◆ Text provided:
• • •
Cornell-andrews Smelting Co. v. Boston & P.R. Corp.

Decision Date21 June 1913
Citation102 N.E. 625,215 Mass. 381
PartiesCORNELL-ANDREWS SMELTING CO. v. BOSTON & P. R. CORPORATION.
CourtUnited States State Supreme Judicial Court of Massachusetts Supreme Court
SYLLABUS

See also, 209 Mass. 298, 95 N.E. 887.

The petitioner demanded damages resulting to him from the discontinuance of a private way within the location of the railroad corporation in the process of the abolition of a grade crossing. The land leased by the petition was part of a tract containing about ten acres owned by Clarence L. Watson. The way ran over land of one Wolfenden to County street which ran substantially parallel to the railroad tracks to South Main street and the only connection the petitioner's tract had with the streets was by means of the private way known as Maple street. The deed executed by Watson and Newell referred to in the opinion conveyed land to the railroad corporation contiguous to its location and the grantors reserved to themselves the right of way over the railroad which they had acquired under grant by deed executed by Richard D. Manchester, the right of way being for farm purposes. William E. Hartwell, a witness, called by the petitioner, testified that he erected the buildings for the petitioner and he was allowed to testify as to the fair market value of them. Defendant's ninth and tenth requests are as follows:

'The failure on the part of the petitioner to comply with the laws of this commonwealth relating to foreign corporations, St 1884, c. 330, and acts amendatory thereof, prevented it from acquiring an interest in the property as a tenant for ten years.

'By the failure on the part of the petitioner to comply with the laws of this commonwealth relating to foreign corporations St. 1884, c. 330, and acts amendatory thereof, and with St. 1895, c. 157, and acts amendatory thereof, the petitioner was prevented from acquiring at the time the building was erected and the machinery affixed as trade fixtures and at any later time the right to remove the buildings and the said machinery.'

The witness Andrews had been secretary of the Cornell-Andrews Smelting Company.
• • •
◆ Record set:
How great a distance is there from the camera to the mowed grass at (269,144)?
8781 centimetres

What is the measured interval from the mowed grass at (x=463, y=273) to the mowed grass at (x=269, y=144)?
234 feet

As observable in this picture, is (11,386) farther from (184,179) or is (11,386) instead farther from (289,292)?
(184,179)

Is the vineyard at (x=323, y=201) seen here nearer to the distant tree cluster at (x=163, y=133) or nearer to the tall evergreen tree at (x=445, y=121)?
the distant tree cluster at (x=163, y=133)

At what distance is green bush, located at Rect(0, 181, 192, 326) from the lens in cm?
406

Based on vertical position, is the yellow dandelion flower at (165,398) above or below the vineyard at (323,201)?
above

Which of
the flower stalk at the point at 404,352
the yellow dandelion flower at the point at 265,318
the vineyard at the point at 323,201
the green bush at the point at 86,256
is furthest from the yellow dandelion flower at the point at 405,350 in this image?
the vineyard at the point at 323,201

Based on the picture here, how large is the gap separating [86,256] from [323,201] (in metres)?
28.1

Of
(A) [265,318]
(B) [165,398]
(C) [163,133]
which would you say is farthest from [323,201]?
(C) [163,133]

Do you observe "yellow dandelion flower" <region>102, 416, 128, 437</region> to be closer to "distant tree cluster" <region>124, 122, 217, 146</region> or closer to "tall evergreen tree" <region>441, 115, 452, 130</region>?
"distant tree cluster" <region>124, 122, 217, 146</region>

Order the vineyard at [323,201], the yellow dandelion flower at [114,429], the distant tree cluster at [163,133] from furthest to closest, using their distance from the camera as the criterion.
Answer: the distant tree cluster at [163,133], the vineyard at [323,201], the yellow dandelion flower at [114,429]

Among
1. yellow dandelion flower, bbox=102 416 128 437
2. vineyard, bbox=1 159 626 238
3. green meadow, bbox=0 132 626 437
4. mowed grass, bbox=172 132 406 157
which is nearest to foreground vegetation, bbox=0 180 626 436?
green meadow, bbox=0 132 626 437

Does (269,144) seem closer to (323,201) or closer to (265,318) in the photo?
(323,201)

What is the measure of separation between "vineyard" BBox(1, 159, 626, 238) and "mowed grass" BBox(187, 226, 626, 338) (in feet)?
• • •
◆ Written instruction: Reproduce the passage of the case summary from "Cornell-andrews Smelting Co. v. Boston & P.R." up to and including "P. R. CORPORATION.". Base your work on the case summary alone, not on the data.

◆ Response to the exercise:
Cornell-andrews Smelting Co. v. Boston & P.R. Corp.

Decision Date21 June 1913
Citation102 N.E. 625,215 Mass. 381
PartiesCORNELL-ANDREWS SMELTING CO. v. BOSTON & P. R. CORPORATION.